L’irritazione del leader azzurro è comprensibile: fatto salvo lo scontro di potere tra i governisti e Tajani, è difficile rintracciare una differenza sostanziale tra la visione del fondatore e quella dei suoi ex pupilli. Del resto, anche nelle loro fila le critiche reciproche non mancano. Carfagna e Brunetta hanno difeso la Gelmini, in privato ammettono però che lo sfogo era esagerato. Gli ufficiali ribelli non risparmiano critiche allo stesso Brunetta: "Certe dichiarazioni senza uno sbocco politico a cosa servono?".

In effetti, il problema è questo: il punto di caduta possibile all’orizzonte non si vede. "Il sovranismo porta il paese a sbattere – dichiara su Repubblica il ministro della Pubblica amministrazione – Serve un’alleanza della famiglia popolare, liberale e socialista. Bisogna rivolgersi all’opinione moderata: ci vogliono partiti all’altezza di Draghi". A un’eventuale uscita da Forza Italia, però, non fa cenno. Sa che ora gli estremi per dar vita a una formazione centrista non ci sono. Illuminante è il parere del professore ed ex ministro Giuliano Urbani, che inventò FI: "C’è spazio per una forza liberale del 20% il cui leader naturale sarebbe Draghi". In effetti, se ci fosse in campo Draghi, metà del lavoro sarebbe fatta. Ma il premier avrebbe solo da perdere, un’altra figura di quel calibro non c’è e le velleità centrista sono destinate a rimanere tali. Almeno fino all’elezione del capo dello Stato, quella che si prepara dentro FI è una guerra di trincea che passa per lo scontro sulle cifre.

I governisti fanno sapere di essere moltissimi: 30 deputati, 20 senatori e, parola di Carfagna, "un malcontento diffuso" nei territori. I lealisti smentiscono: "Molti deputati che hanno firmato la richiesta di votare a scrutinio segreto il capogruppo, hanno telefonato per confermare la loro fedeltà. E al Senato grasso che cola se sono due". Di solito, la battaglia delle cifre prelude a una scissione ma in questo caso la spaccatura vera nessuno se la può permettere e, tranne gli ex forzisti di Coraggio Italia che ci sperano, la vuole.

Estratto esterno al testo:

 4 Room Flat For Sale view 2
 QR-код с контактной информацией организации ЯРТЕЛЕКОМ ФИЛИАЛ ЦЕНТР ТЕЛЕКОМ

Gli attacchi non hanno fatto piacere a Salvini, che però fa sapere d’aver sentito Gelmini e che chiamerà Brunetta (gira voce che lo abbiano cercato loro per primi) per invitarli alla prima riunione dei ministri del centrodestra. Lo scontro tra il Cavaliere e i ministri si spiega in un modo solo: Silvio intende giocare un ruolo decisivo nella politica italiana. Non può certo farlo scommettendo su un’ipotesi vaga come quella di un inesistente partito centrista. Nei fondamentali è d’accordo con Brunetta e Gelmini ma per restare al centro della scena ha bisogno di quei partiti sovranisti che Brunetta vorrebbe liquidare ma che rappresentano il 40% dell’elettorato.